▸ **Texte proposé**
┄┄┄┄┄┄┄┄┄┄
La sortie d’un James Crumley est toujours un événement trop rare pour les amateurs de roman noir. Son héros, Milo Milodragovitch, qui était privé au Montana dans le livre culte La Danse de l’ours, est de la pure tradition des durs à cuire à l’américaine. Dans La Contrée finale, il habite maintenant au Texas pour l’amour d’une femme, Betty, une relation qui va lentement à la dérive. Il y tient un bar où il blanchit son magot, l’héritage de son père repris à des marchands de drogue. Parce qu’il a 60 ans et il qu’il s’ennuie, il reprend sa licence de privé et c’est lors d’un petit contrat qu’il bute dans un Noir énorme, bouc émissaire idéal pour le meurtre d’un trafiquant de drogue qui vient d’être commis, et qu’il sait innocent. C’est pour le sauver de la peine capitale, expéditive au Texas pour les Noirs, qu’il se mettra à sa recherche : mal lui en prend. Les ennuis démarrent très vite lorsqu’il tue un flic, dont le frère s’avère être le procureur du comté, qui tentait de l’assassiner. Jouet de forces qu’il ne contrôle pas, il est sérieusement passé à tabac, se venge, est menacé des façons les plus diverses par des policiers et politiciens véreux, puis règle ses comptes. Le tout entrecoupé de lignes de coke, de pilules de codéine, de rasades de whisky et d’une baise à trois mémorable mais louche, un cadeau de Betty. Sacré santé, notre vieil ours !

Il est très difficile de décrire les histoires complexes, féroces, et jubilatoires de Crumley sans tomber dans la caricature. Ses nombreux personnages sont bien campés, ses intrigues, multiples, s’entrecoupent et Milo, un dur de dur 100% américain qui se contrefiche du politiquement correct, est malgré tout un personnage sympathique, non dénué de tendresse et d’humour. Dans la pure tradition hardboiled !
┄┄┄┄┄┄┄┄┄┄
▸ **Données fournies**
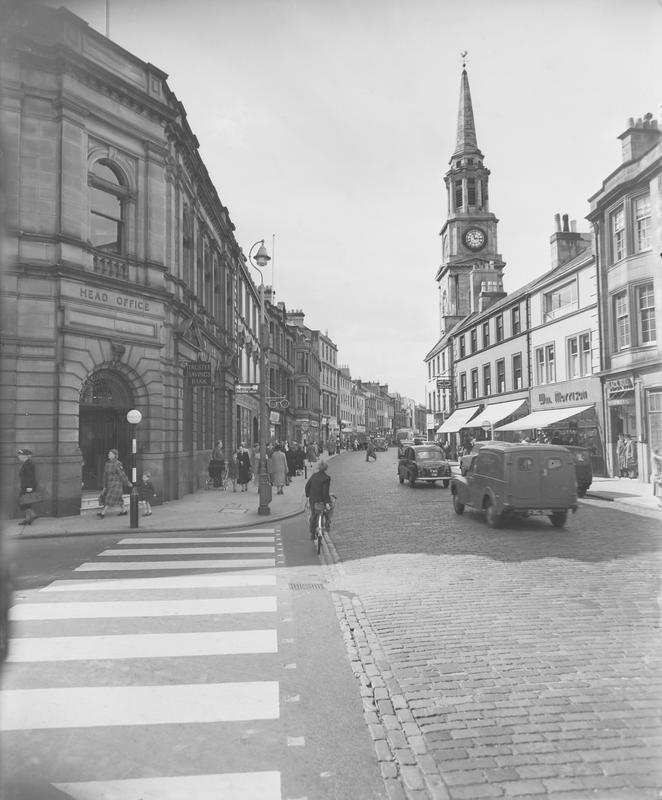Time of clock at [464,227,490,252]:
┄┄┄┄┄┄┄┄┄┄
▸ **Consigne**
Réécrivez sous forme de liste, s'il vous plaît, le paragraphe du texte proposé qui commence par « Il est très difficile de décrire », en conservant ses faits principaux.

▸ **Corrigé**
- Les histoires de Crumley, complexes, féroces et jubilatoires, sont très difficiles à décrire sans tomber dans la caricature.
- Ses nombreux personnages sont bien campés.
- Ses intrigues, multiples, s'entrecoupent.
- Milo, un dur de dur 100 % américain qui se moque du politiquement correct, reste un personnage sympathique, non dénué de tendresse et d'humour.
- L'ensemble s'inscrit dans la pure tradition hardboiled.